Ron Nagle, Captive Morgan, 2012, faïence, émail, polyuréthane catalysé et résine époxy, 14,6 x h 13,3 x 14,6 cm, collection particulière. © Ron Nagle, Courtesy Matthew Marks Gallery

Belle actualité au Musée d’art moderne de Paris qui se penche sur l’art de la céramique et le couple Anni et Josef Albers. Anne Dressen commissaire des « Flammes, l’ Âge de la céramique » referme avec brio la trilogie des expositions Decorum en 2013 (sur la tapisserie) et Medusa en 2017 (sur les bijoux) autour d’une approche décloisonnée des arts dont elle me faisait part lors d’un passionnant entretien (relire).

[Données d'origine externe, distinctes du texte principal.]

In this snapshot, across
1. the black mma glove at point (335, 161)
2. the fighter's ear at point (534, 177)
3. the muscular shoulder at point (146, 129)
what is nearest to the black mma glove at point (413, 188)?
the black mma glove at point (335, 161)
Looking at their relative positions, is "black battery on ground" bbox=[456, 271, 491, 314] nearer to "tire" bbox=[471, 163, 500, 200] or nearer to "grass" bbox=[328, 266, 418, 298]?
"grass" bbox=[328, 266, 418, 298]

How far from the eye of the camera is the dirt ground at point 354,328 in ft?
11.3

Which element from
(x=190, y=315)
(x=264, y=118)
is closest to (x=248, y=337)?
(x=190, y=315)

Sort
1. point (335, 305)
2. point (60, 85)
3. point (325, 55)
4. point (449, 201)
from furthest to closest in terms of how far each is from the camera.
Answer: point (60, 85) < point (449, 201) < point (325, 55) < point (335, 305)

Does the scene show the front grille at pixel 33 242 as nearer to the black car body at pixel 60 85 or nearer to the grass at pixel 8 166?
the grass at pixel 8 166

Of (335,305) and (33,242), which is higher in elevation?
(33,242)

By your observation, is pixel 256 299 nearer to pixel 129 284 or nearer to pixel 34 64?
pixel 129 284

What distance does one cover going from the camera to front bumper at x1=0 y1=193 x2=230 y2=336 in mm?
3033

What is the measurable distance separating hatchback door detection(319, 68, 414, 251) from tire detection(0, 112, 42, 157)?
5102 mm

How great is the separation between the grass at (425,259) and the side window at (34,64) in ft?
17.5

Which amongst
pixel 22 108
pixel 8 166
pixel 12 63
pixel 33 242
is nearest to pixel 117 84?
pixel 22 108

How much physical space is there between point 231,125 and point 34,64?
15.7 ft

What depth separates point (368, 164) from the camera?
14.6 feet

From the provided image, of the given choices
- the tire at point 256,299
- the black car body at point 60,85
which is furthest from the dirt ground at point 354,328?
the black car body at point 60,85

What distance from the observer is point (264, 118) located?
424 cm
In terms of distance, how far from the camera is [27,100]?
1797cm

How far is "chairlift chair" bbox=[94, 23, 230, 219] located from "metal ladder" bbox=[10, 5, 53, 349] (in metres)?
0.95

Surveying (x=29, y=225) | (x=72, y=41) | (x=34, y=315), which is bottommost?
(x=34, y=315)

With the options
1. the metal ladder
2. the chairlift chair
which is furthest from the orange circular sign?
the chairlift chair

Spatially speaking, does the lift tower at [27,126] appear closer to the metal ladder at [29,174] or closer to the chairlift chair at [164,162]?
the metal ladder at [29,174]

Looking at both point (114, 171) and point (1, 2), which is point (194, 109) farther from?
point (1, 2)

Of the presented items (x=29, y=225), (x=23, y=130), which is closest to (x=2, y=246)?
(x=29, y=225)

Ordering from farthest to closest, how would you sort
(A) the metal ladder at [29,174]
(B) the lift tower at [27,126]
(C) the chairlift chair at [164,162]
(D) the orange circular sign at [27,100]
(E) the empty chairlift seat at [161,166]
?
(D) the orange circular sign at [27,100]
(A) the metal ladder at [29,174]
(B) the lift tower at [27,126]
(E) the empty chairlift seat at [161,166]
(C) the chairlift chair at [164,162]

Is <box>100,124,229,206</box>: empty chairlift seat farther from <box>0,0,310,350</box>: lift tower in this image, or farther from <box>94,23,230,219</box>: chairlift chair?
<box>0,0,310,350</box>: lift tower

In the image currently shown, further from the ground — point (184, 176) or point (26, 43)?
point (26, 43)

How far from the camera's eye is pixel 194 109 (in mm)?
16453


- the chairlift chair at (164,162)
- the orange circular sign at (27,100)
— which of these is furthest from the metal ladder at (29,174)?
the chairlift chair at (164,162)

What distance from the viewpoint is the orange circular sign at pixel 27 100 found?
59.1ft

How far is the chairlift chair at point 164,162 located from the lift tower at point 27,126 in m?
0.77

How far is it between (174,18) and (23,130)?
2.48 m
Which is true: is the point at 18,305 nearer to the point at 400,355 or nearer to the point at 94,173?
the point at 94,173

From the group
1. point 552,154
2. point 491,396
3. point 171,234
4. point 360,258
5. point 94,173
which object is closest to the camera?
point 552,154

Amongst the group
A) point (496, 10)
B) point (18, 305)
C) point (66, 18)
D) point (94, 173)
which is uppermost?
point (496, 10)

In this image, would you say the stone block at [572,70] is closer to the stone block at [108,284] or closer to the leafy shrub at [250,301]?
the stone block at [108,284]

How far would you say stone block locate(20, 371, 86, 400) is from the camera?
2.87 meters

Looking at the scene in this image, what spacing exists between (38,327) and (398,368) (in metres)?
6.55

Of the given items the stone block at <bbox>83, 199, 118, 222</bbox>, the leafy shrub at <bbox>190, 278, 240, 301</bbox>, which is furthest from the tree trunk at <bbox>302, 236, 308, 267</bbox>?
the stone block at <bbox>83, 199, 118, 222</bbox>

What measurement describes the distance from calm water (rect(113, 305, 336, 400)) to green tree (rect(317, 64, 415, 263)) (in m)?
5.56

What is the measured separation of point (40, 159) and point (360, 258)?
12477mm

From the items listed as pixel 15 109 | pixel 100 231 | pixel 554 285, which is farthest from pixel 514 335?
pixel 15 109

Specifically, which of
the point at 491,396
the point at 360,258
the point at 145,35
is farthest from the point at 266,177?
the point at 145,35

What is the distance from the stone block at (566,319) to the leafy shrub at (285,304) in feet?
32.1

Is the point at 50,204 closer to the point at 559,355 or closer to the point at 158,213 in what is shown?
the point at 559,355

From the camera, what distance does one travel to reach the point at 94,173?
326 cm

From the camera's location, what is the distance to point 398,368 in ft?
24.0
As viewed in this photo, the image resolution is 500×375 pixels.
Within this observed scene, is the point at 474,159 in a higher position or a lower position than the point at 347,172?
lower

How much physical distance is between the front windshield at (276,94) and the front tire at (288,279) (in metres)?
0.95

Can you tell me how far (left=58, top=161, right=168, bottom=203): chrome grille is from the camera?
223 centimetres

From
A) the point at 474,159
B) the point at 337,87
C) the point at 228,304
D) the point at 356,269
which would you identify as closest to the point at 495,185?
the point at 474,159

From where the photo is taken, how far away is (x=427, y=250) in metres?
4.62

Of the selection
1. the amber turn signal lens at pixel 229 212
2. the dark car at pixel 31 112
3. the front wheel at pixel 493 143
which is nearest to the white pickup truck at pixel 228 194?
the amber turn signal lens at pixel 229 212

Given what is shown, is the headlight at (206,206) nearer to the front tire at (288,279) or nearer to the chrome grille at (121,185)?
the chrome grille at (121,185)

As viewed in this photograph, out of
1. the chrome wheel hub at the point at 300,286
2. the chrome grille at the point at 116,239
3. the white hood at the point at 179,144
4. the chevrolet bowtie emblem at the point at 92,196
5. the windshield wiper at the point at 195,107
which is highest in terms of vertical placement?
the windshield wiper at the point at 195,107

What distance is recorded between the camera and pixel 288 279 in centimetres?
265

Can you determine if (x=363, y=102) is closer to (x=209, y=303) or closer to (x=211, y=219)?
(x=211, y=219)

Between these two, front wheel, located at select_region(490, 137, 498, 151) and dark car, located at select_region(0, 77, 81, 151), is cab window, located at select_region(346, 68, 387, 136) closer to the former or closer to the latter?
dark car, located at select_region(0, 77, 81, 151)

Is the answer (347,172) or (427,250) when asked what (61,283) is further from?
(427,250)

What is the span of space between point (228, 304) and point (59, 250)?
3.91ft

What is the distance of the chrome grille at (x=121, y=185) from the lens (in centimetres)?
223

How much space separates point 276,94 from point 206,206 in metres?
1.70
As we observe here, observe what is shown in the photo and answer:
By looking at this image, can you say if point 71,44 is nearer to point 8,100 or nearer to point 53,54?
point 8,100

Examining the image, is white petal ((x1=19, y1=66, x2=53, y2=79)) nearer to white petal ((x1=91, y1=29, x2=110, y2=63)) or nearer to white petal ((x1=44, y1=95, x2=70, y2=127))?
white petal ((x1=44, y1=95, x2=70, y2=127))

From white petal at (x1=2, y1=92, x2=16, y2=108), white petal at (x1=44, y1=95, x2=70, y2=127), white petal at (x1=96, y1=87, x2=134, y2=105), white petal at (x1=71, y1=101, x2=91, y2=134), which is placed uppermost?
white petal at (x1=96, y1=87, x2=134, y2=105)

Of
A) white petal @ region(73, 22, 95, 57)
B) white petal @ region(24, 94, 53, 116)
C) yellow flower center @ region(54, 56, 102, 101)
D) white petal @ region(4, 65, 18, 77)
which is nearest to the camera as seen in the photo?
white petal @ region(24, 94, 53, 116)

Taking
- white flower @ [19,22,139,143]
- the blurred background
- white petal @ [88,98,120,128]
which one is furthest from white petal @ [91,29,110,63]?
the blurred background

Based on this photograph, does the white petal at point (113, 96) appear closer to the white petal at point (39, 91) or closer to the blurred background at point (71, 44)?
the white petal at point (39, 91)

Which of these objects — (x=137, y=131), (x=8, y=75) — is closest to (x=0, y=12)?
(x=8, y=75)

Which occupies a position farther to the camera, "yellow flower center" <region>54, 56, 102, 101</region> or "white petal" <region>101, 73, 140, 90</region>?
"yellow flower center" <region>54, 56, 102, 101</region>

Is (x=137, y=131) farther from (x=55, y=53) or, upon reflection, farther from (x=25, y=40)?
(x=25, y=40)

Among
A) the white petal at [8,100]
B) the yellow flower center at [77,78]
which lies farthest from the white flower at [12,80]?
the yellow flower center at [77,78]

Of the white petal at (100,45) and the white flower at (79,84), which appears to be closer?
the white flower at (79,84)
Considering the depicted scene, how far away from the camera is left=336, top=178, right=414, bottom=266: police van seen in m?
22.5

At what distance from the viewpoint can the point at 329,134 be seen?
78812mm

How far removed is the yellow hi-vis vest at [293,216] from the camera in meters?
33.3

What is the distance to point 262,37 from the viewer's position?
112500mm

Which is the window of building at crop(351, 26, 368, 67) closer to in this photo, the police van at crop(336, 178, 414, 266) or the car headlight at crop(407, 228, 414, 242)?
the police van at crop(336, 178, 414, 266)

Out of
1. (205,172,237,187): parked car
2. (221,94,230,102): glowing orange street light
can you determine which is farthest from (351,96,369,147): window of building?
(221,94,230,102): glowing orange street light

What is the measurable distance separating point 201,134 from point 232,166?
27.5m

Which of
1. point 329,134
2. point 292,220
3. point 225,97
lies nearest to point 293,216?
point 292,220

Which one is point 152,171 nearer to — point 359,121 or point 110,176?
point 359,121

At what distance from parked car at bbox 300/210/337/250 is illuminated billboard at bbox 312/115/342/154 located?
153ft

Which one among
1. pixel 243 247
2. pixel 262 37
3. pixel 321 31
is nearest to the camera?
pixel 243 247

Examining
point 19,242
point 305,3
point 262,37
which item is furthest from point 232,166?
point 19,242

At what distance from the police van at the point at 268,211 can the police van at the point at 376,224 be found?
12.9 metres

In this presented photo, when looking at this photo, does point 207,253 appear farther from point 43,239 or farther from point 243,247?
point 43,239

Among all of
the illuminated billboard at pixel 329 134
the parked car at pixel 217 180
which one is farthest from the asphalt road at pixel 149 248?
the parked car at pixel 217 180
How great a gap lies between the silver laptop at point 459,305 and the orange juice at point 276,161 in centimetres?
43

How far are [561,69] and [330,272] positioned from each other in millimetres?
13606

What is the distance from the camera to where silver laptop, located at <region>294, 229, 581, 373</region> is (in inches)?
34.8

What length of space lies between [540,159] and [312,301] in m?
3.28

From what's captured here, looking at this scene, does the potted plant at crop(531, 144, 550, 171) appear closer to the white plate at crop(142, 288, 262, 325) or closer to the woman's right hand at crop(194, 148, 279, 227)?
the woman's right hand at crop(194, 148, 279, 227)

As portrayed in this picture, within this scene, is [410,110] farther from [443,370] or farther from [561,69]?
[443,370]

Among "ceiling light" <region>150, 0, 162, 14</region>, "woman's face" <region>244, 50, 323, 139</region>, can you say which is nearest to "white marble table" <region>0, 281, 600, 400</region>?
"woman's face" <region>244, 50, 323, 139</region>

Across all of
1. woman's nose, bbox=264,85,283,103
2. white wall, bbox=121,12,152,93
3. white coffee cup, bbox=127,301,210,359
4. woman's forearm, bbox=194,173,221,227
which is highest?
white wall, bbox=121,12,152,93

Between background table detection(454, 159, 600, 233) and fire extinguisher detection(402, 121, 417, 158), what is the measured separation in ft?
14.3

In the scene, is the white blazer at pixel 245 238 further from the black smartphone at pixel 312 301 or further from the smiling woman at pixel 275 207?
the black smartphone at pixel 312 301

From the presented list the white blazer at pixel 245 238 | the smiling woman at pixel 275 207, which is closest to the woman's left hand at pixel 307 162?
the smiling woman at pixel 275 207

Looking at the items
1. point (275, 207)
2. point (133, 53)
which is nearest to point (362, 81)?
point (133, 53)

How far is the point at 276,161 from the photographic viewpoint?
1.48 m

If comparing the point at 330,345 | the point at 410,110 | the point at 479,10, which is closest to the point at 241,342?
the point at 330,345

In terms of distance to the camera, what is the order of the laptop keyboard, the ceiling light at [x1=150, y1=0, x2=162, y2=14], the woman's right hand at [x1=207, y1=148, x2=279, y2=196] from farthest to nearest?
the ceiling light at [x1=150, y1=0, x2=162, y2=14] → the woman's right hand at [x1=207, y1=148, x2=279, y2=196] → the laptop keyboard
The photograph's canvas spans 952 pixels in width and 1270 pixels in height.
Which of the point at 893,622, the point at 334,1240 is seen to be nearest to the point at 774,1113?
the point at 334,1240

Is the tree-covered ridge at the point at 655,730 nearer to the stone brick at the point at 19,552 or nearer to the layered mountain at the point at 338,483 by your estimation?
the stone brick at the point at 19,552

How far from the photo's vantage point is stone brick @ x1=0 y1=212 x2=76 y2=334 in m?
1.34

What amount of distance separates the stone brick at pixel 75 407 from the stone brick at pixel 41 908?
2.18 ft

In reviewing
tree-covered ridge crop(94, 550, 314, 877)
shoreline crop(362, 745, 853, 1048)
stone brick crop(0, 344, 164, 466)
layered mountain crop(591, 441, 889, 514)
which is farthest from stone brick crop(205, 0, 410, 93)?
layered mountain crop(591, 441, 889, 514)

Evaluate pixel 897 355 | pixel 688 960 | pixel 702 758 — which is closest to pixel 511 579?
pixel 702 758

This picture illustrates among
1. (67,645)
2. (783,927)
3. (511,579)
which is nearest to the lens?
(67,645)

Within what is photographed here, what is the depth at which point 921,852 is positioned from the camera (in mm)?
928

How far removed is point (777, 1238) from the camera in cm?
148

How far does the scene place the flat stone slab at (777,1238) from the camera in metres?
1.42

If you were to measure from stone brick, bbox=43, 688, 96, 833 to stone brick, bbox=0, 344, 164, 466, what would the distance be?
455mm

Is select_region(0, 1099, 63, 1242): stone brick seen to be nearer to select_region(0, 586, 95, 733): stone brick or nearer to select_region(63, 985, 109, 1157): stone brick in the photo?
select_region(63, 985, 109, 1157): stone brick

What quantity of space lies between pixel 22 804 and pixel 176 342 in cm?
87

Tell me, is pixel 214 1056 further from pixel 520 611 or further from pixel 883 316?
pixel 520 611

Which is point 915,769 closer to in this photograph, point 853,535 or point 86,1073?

Anonyme (site de Fort Harrouard, Sorel-Mousson, France), statuette féminine, néolithique moyen, terre cuite modelée, 7,8 x h 13,8 x 1,5 cm, Musée d’Archéologie nationale, Saint- Germain-en-Laye. © RMN-Grand Palais (MNAAG, Paris) / Michel Urtado

Revendiquant la céramique comme un medium et non un genre artistique, elle nous plonge dans un parcours transhistorique qui bouscule les catégories habituellement en vigueur : l’ancien et le contemporain, l’art, le design et l’artisanat, le fonctionnel et le sacré. Des facettes contradictoires mais pas inconciliables, comme Anne Dressen le souligne : « A l’instar de l’art du Kintsugi qui recolle les fragments cassés tout en sublimant les cicatrices, Les flammes entend aborder la céramique comme un contenant autant qu’un contenu, en réconciliant sans les opposer chacune de ses qualités propres ». Le feu est bien cette matrice originelle comme cela est souligné dès le titre et chaque cuisson de par son caractère imprévisible ajoute au mystère et à la fascination. On parle d’ailleurs souvent des potiers comme des sortes d’alchimistes jalousant leurs secrets dans leurs campagnes reculées. Si les artistes ont toujours été nombreux à s’essayer à cette discipline tels que Gauguin, les Fauves, Picasso ou Fontana représentés, une recrudescence actuelle de ce phénomène interroge sur le pouvoir de l’argile dompté par l’homme depuis la nuit des temps. Une manipulation instinctive immédiate de l’ordre de la jouissance à laquelle s’ajoutent d’autres projections et imaginaires. Une forme d’obsession qui conduira même à la folie certains artistes comme le souligne la commissaire.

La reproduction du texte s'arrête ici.